JLDeng / ST-Norm

55 stars 12 forks source link

How to use it in transformer? #1

Open kpmokpmo opened 3 years ago

kpmokpmo commented 3 years ago

Hi, thanks for your work.

Just several quick questions here:

  1. When embedding the S/Tnorm blocks into the transformer baseline, should I discard or keep the original layer/group norm?
  2. It seems that your paper and 'Data Normalization for Bilinear Structures in High-Frequency Financial Time-series' sort of similar. Just curious if there is any main difference I didn't noticed.

Thank you very much!

JLDeng commented 3 years ago

Hi, thanks for you interest.

  1. According to my experience, you can keep the original layer, but it may depend on your task.
  2. Thanks for your suggestion. I have just checked this paper. I think the basic idea is similar. One of the major difference is that the normalized features should be combined with the original features and then fed to the following operations, otherwise the forecasting results would not be good.
JLDeng commented 3 years ago

In addition, I notice that they only applied normalization on the input data.

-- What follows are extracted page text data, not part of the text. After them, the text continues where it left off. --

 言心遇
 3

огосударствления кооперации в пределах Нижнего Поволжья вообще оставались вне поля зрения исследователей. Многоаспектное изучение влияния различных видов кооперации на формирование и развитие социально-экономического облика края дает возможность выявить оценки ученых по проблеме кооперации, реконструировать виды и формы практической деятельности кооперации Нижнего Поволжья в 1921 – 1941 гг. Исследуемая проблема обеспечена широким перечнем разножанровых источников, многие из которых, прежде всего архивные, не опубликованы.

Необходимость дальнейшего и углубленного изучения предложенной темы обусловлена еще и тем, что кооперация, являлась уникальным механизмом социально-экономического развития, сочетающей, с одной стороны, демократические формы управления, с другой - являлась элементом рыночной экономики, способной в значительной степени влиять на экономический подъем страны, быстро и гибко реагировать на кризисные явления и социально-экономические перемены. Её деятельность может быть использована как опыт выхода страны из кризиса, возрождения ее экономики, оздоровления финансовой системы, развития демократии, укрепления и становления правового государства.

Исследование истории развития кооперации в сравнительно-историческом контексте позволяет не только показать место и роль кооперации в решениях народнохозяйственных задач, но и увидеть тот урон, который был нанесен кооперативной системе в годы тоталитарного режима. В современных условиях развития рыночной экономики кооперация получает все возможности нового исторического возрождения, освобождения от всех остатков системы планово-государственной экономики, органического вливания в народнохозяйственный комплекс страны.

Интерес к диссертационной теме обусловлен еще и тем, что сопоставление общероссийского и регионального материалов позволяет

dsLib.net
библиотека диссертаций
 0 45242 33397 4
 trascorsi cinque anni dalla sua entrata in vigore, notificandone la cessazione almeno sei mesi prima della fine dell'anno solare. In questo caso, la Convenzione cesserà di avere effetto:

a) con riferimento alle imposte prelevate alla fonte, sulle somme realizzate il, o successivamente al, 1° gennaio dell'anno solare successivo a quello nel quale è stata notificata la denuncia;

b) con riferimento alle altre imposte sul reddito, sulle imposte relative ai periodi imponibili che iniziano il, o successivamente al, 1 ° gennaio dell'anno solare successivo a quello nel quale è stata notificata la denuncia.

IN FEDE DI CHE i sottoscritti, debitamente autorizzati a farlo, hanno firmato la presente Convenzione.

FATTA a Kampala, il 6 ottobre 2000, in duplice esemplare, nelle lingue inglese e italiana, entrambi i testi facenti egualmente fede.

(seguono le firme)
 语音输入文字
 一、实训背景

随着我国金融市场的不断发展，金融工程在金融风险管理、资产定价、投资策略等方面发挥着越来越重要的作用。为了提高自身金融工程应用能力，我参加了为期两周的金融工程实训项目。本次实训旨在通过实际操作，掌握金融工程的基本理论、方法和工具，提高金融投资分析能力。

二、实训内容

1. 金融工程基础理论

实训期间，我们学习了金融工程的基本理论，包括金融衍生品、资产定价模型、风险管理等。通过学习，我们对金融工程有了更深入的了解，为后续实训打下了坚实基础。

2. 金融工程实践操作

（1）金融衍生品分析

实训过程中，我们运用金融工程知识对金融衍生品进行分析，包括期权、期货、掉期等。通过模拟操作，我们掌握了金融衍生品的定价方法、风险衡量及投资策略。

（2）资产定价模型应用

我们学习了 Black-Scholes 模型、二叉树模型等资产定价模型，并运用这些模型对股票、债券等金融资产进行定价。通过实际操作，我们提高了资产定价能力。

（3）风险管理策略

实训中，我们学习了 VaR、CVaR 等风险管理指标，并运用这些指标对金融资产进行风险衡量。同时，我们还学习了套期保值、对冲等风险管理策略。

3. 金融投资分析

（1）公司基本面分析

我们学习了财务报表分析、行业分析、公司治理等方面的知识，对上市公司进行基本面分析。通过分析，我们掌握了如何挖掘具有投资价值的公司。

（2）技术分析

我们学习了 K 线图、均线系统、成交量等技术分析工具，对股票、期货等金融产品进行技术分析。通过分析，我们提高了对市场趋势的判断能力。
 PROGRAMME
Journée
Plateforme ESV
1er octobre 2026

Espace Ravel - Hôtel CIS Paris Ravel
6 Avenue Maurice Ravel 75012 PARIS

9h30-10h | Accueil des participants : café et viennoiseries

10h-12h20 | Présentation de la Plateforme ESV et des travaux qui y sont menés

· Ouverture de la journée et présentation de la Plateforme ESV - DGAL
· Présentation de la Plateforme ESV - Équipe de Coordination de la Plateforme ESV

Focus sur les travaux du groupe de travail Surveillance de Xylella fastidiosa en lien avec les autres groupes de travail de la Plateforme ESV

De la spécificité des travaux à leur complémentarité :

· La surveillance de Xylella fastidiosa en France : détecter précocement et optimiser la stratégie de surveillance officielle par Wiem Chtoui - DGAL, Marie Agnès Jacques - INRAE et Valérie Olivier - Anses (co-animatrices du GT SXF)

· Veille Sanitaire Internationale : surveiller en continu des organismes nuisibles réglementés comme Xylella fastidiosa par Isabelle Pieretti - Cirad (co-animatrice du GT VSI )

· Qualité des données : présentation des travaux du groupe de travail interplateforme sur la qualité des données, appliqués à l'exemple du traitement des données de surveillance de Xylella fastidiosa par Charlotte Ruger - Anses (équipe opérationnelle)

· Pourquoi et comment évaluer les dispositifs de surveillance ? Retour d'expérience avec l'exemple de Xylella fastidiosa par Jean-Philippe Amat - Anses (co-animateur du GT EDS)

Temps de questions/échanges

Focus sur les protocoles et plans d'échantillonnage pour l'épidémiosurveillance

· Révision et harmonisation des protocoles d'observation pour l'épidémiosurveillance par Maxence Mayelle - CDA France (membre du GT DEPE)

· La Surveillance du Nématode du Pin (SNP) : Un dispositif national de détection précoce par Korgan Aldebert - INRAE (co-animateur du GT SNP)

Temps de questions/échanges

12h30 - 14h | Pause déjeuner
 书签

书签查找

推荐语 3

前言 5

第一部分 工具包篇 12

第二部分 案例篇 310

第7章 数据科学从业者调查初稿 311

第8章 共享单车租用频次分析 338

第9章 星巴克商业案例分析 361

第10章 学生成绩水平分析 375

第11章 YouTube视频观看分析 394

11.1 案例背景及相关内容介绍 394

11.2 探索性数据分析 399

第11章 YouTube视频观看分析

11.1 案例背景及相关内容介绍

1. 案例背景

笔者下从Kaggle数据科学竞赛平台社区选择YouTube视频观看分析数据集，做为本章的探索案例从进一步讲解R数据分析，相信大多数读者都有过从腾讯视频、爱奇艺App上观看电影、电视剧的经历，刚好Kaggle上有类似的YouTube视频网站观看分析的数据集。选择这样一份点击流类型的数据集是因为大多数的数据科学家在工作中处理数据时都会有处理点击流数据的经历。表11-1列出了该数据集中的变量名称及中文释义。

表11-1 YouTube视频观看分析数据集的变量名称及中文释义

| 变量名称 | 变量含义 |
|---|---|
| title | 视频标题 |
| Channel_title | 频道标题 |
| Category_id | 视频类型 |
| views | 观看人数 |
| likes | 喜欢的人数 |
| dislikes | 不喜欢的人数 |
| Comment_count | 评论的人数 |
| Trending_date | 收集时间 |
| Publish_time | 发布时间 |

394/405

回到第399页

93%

Our work demonstrated that this operation can be generalized to latent space.

kpmokpmo commented 3 years ago

Thank you for quick reply! Well, I still want to double check about the design: if the attention block has the following structure:

S+T norm & concat+conv x = x + self.drop_path(self.attn(self.norm1(x))) x = x + self.drop_path(self.mlp(self.norm2(x)))

I think at least self.norm1 plays a duplicated role as the S/T norm layer. Please correct me if I shouldn't insert the ST norm here at all. Many thanks.